POWERPAOLA — Creio que meu entusiasmo vem de contar o que se passa comigo. O que passa ao meu redor. Antes tratava de ser mais fiel à realidade, agora eu faço algo mais como uma autoficção. Minha matéria-prima é a autobiografia, mas a partir disso posso criar o que eu quiser. Faço uso de alguns elementos surreais porque também quero que os leitores interpretem as histórias com as suas próprias realidades. Cada vez isso me interessa mais, ser menos explícita. Já fiz trabalhos colaborativos de outros gêneros, mas não me entusiasmam tanto. Gosto mesmo é de retratar o que me move por dentro e que preciso colocar para fora.
JC — Outra questão é que num dado momento do livro você menciona "ainda não sei onde quero viver". O que te levou a se estabilizar em Buenos Aires? Ou você pretende ainda se mudar mais vezes?

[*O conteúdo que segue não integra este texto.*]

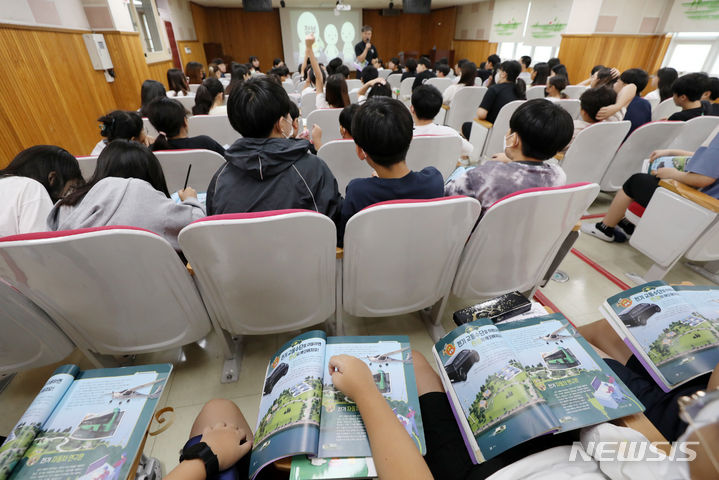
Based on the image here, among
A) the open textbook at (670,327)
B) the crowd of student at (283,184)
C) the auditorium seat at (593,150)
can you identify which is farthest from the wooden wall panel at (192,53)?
the open textbook at (670,327)

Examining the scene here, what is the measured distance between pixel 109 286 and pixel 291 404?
31.3 inches

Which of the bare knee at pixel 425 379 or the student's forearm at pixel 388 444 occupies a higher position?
the student's forearm at pixel 388 444

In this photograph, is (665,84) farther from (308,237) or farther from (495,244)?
(308,237)

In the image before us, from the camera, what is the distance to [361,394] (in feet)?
2.10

POWERPAOLA — Trato de viver o presente. Não me faço muitos questionamentos do que vai passar comigo porque tudo sempre foi muito mutável. Eu gosto muito de Buenos Aires porque tenho muitos amigos ilustradores. Me reúno com eles para conversar e desenhar duas a três vezes por semana. Há exposições, festivais de fanzines. É uma cidade muito viva.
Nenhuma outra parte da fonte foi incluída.